Le leader des Forces démocratiques syriennes (FDS) estime qu'il faut suivre "une voie politique" même s'il n'a "aucune confiance" en la Russie et le régime syrien, dans un entretien au quotidien italien La Repubblica publié samedi.

"Nous n'avons aucune confiance, mais il n'est pas possible de résoudre les problèmes de la Syrie si on ne passe pas par la voie politique. Nous devons négocier", a déclaré le commandant kurde syrien Mazloum Abdi, leader des FDS dont le nom de guerre est "Kobani".

"Et cela ne peut pas se faire sans de fortes garanties de la part de toute la communauté internationale, Europe comprise", a-t-il ajouté.

Selon lui, les négociations ont lieu de manière indirecte par l'entremise de Moscou, allié du pouvoir du président syrien Bachar al Assad.

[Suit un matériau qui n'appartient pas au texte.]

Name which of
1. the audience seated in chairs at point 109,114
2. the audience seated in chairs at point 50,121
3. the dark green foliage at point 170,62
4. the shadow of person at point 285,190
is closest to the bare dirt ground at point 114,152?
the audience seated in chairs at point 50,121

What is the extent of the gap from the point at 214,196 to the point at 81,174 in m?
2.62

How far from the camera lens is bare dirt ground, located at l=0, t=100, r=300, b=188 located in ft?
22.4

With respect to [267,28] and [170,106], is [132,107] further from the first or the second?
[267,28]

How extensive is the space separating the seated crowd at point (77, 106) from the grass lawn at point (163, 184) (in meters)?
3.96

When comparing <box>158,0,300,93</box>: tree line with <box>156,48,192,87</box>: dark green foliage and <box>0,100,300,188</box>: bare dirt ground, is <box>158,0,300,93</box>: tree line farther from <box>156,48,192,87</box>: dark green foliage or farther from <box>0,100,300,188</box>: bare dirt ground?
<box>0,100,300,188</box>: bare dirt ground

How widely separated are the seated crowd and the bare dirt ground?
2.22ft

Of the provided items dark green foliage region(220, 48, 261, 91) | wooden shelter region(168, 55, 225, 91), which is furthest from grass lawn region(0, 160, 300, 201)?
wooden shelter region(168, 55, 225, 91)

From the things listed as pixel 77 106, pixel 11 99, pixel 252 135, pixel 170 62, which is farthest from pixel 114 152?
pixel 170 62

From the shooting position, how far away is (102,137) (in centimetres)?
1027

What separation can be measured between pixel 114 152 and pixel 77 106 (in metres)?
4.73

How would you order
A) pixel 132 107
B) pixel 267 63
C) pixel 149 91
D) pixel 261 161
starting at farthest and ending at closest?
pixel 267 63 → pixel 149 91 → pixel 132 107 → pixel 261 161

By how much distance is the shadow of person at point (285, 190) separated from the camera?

"Mais nous ne ferons pas partie d'un accord qui n'inclurait pas la défense de notre peuple, de sa liberté politique, administrative et culturelle", a-t-il précisé.

Les FDS dominées par les combattants kurdes, ont été appuyées par une coalition internationale conduite par les Etats-Unis pour combattre l'Etat islamique (EI), avant le récent retrait des Américains.

Le leader des FDS a ajouté parler aussi avec Washington, expliquant que "des garanties ont été proposées par les Etats-Unis, mais il y a une certaine lenteur à concrétiser ces garanties sur le terrain".

Dans le même temps, il a fustigé la décision américaine de retirer ses troupes de la région. "Cela a été un feu vert à l'attaque turque contre les nôtres. Les Américains ont ouvert le ciel aux bombardements turcs", selon lui.

Il a souligné l'aide déterminante des FDS pour trouver le chef du groupe Etat islamique (EI), Abou Bakr al-Baghdadi, tué dimanche lors d'une opération américaine dans le nord de la Syrie.

"Nos renseignements militaires ont réussi à recruter les plus proches collaborateurs d'al-Baghdadi, ce qui a permis d'avoir les moindres détails sur ses déplacements et cachettes", a-t-il affirmé.

Interrogé sur le désir du président turc Recep Tayyip Erdogan de l'arrêter, il a rétorqué: "on ne peut rien attendre d'autre d'une personne qui ne cache pas à la face du monde son projet de massacrer notre peuple et qui menace tous ceux qui ne l'aident pas à réaliser son projet".